We based our household income question on the 2018 US household income quintiles and the threshold for the top 5% of households. This means that we would expect a representative sample to have 20% of respondents fall into each quintile.
Our results found more respondents than we would have expected in the bottom two quintiles with the top two quintiles and the top 5% somewhat under-represented. This is fairly typical of survey samples, in which it is hard to get responses from the most affluent Americans.
Overall, we believe that our survey sample provides a representative view into the religious beliefs and practices of Americans. Key issues that others should consider when reviewing the results or conducting their own analysis are: the sample is more female, more white, more middle aged, and more low income than the US as a whole.

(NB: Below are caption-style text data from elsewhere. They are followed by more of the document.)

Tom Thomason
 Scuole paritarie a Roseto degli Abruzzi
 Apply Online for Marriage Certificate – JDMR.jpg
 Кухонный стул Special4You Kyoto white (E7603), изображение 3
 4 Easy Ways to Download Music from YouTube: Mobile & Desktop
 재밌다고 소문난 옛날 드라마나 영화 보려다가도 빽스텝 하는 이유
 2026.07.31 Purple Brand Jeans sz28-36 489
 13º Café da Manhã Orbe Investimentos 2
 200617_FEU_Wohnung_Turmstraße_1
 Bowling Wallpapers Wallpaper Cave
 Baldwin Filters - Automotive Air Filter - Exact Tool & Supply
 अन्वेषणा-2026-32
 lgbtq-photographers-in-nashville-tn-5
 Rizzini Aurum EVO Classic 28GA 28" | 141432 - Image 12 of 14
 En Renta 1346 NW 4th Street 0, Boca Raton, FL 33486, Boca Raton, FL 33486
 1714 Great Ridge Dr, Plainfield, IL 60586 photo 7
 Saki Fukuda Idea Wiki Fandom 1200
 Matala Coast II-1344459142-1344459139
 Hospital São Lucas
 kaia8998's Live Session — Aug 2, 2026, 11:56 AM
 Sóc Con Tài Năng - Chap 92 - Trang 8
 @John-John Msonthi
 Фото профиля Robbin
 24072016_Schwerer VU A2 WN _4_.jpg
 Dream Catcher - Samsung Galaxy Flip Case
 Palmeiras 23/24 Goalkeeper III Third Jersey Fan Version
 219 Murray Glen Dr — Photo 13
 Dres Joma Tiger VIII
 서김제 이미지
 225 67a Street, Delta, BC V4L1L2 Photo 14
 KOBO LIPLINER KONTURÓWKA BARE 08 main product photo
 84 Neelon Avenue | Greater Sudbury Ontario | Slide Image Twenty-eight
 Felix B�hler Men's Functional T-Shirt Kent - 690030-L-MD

Of those issues, we believe the one most likely to bias results was age, so we showed many of our key results broken out by birth decade in order to remove the effect of age bias. The next most important issue in terms of analyzing Catholics is the underrepresentation of Hispanics in the overall sample. While we did not find Hispanics to be significantly different from other Catholics in most of our analysis, capturing more responses from Hispanics would be desirable in future survey work.